In the current Paly case, which is what I am sure this flood of defensive posts from "overstatement" is actually about, the facts are far worse and more disruptive to the school environment than those in the JC case. In the Palo Alto High School rape culture case, a student was raped at an off campus event. The rape was made known to a school based ACS counselor. The police were notified by the school. The victim was harassed both electronically and on campus. The effects of the off-campus harassment were felt on campus. The harassment was so extreme that the victim left school, with the knowledge of school officials, who did not apparently intervene effectively to stop the harassment or remedy its effects. This is a far more severe, pervasive, and substantially disruptive situation than that in the JC case.

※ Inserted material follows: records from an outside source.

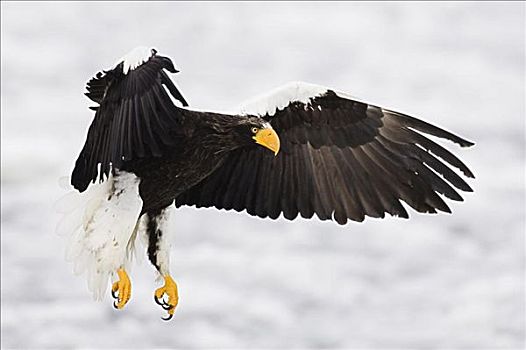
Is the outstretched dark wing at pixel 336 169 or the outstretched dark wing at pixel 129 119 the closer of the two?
the outstretched dark wing at pixel 129 119

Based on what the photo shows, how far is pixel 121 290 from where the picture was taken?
20.7ft

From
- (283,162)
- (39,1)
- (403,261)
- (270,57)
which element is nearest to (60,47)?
(39,1)

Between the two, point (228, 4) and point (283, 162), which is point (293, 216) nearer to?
point (283, 162)

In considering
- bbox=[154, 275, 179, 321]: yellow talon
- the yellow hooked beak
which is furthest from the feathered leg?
the yellow hooked beak

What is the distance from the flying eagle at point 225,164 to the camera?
19.3 ft

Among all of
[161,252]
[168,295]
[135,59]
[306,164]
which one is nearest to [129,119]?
[135,59]

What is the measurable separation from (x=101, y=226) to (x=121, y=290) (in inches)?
12.3

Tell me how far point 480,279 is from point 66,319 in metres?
2.76

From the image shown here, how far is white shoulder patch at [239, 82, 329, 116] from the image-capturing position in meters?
6.71

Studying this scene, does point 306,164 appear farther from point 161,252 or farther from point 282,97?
point 161,252

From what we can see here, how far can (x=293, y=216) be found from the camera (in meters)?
6.93

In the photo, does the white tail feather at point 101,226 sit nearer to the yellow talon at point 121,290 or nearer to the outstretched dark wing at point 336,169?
the yellow talon at point 121,290

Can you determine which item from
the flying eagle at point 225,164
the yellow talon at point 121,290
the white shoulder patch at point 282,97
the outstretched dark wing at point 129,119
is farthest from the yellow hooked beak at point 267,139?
the yellow talon at point 121,290

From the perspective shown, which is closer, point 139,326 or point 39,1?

OCR's Dear Colleague Letters do not require any discipline to be imposed and none needs to be imposed. OCR explicitly does not require districts to ban conduct that is permitted under the First Amendment. But school districts have tremendous leeway to regulate student speech to maintain a safe learning environment. The regulation of speech that is discriminatory and bullying falls into the category of speech that schools not only can restrict but must restrict to provide an opportunity to all students to achieve. That is the promise of public education, it is why we have public schools.
It is absolutely unacceptable that PAUSD is resisting complying with federal civil rights laws that are intended to all all students an equal chance to better themselves. This isn't hard, it isn't complicated, and it doesn't take a towering figure of intellectual history such as myself, Edmund Burke, to figure out the right course to follow.